INPUT:
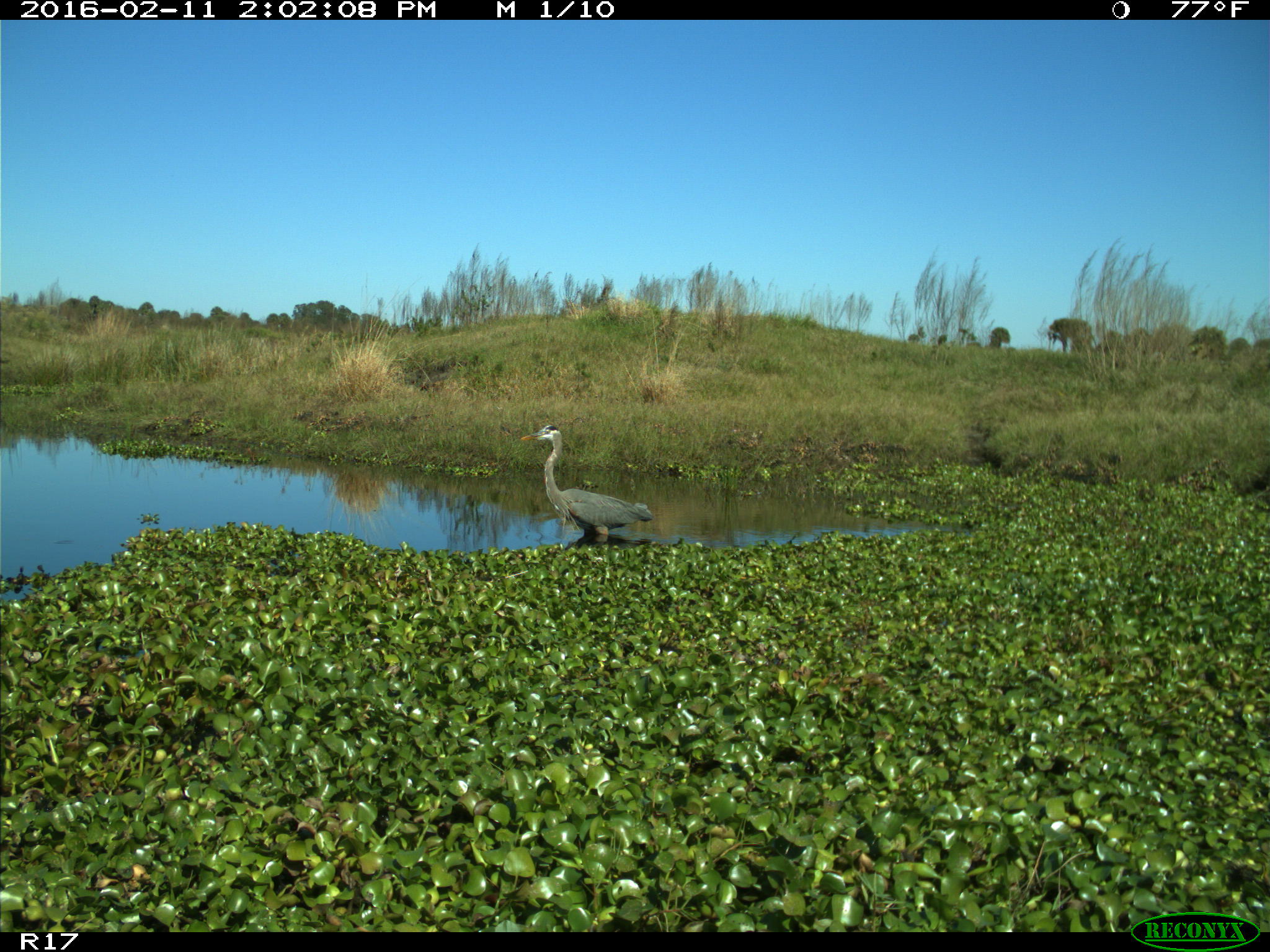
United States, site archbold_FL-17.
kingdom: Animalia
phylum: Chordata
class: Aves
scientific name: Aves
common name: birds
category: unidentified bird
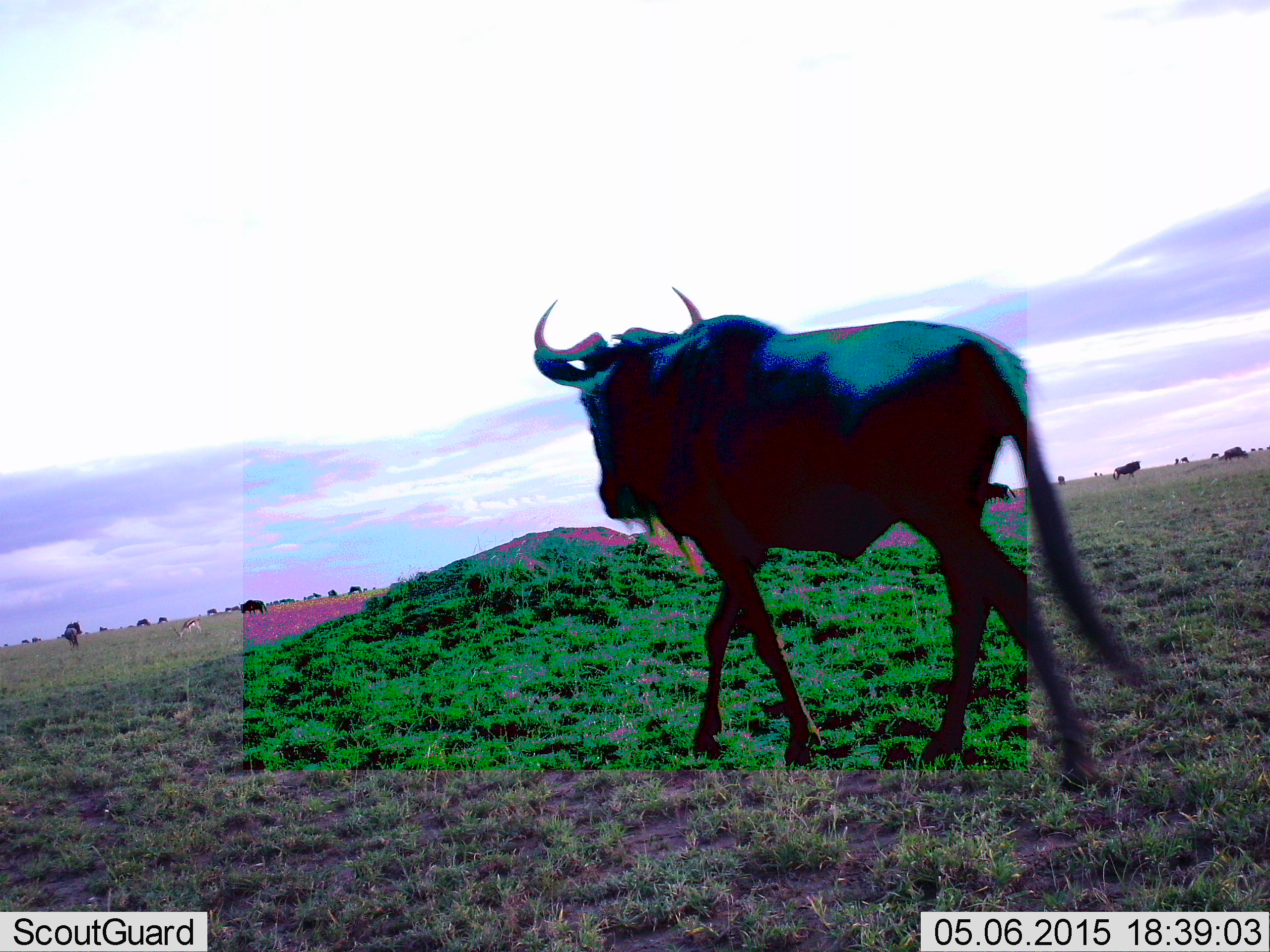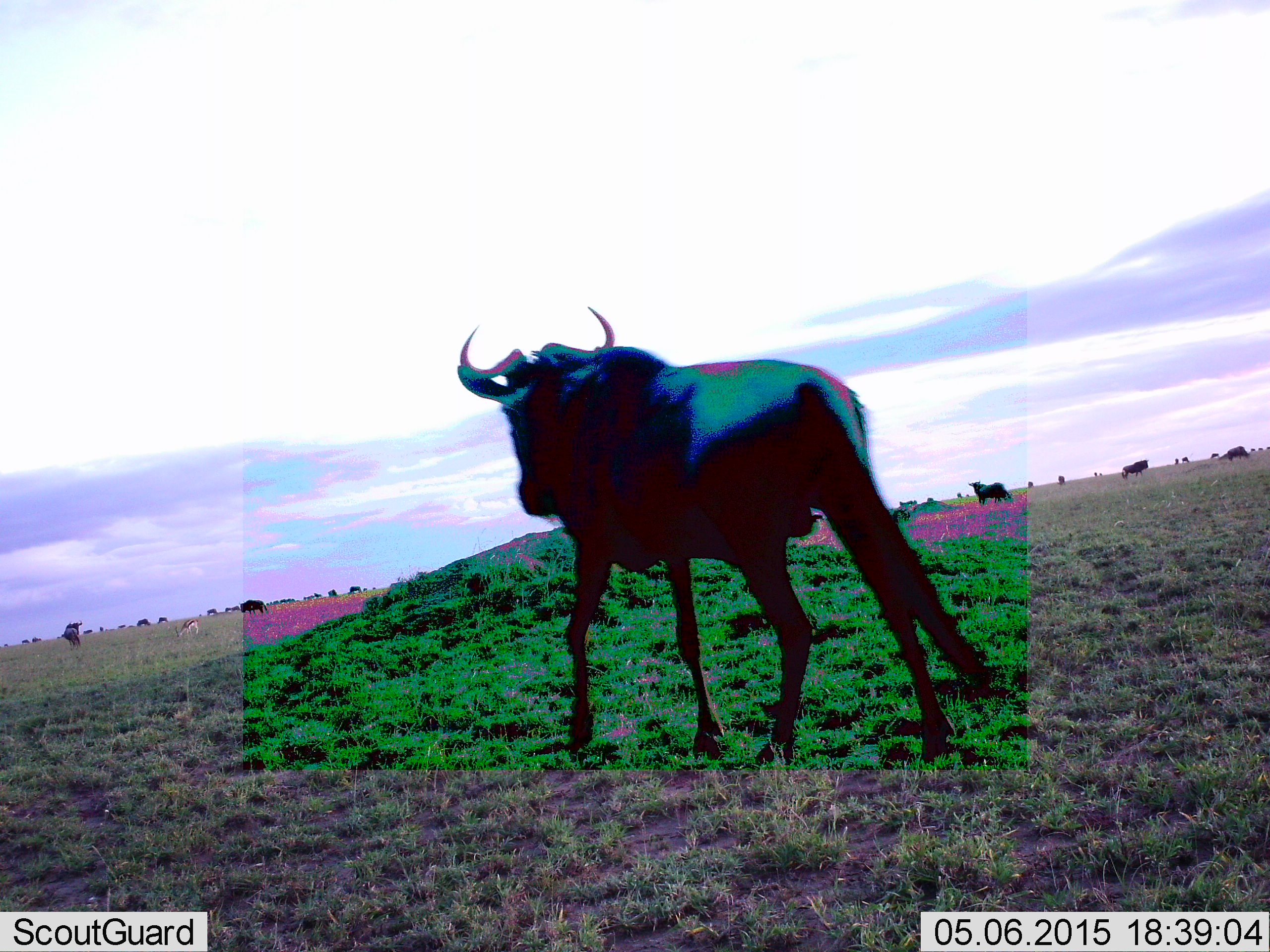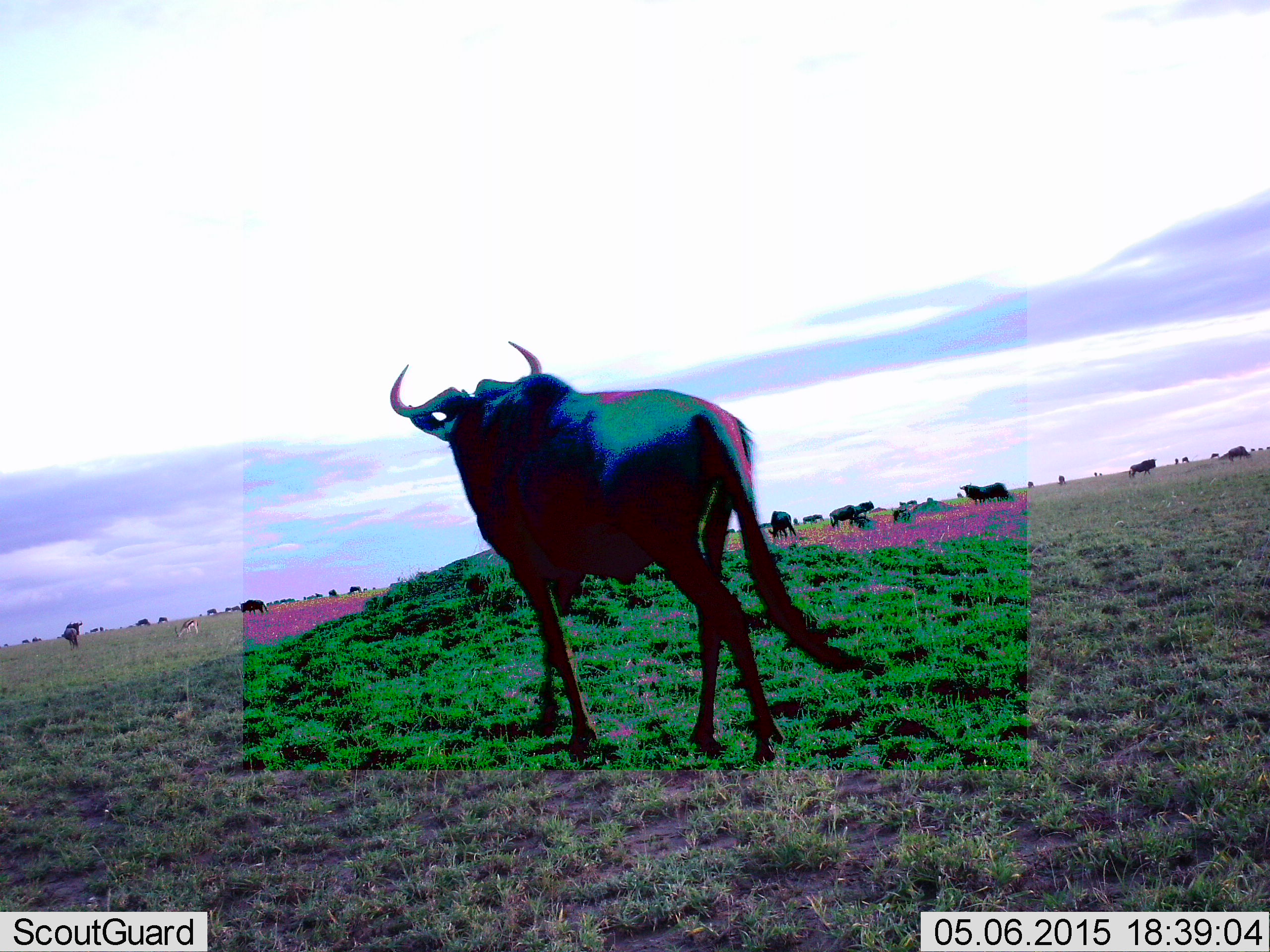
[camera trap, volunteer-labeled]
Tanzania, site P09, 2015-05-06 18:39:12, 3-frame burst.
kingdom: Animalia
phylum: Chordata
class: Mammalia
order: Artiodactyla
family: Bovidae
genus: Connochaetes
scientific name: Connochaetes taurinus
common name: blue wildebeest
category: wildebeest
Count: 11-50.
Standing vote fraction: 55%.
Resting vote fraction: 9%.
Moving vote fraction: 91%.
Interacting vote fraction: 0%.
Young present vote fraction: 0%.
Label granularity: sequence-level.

WHAT NEEDS TO BE DONE:
Using the data above, copy each line that contains "vote".

FINISHED TASK:
Standing vote fraction: 55%.
Resting vote fraction: 9%.
Moving vote fraction: 91%.
Interacting vote fraction: 0%.
Young present vote fraction: 0%.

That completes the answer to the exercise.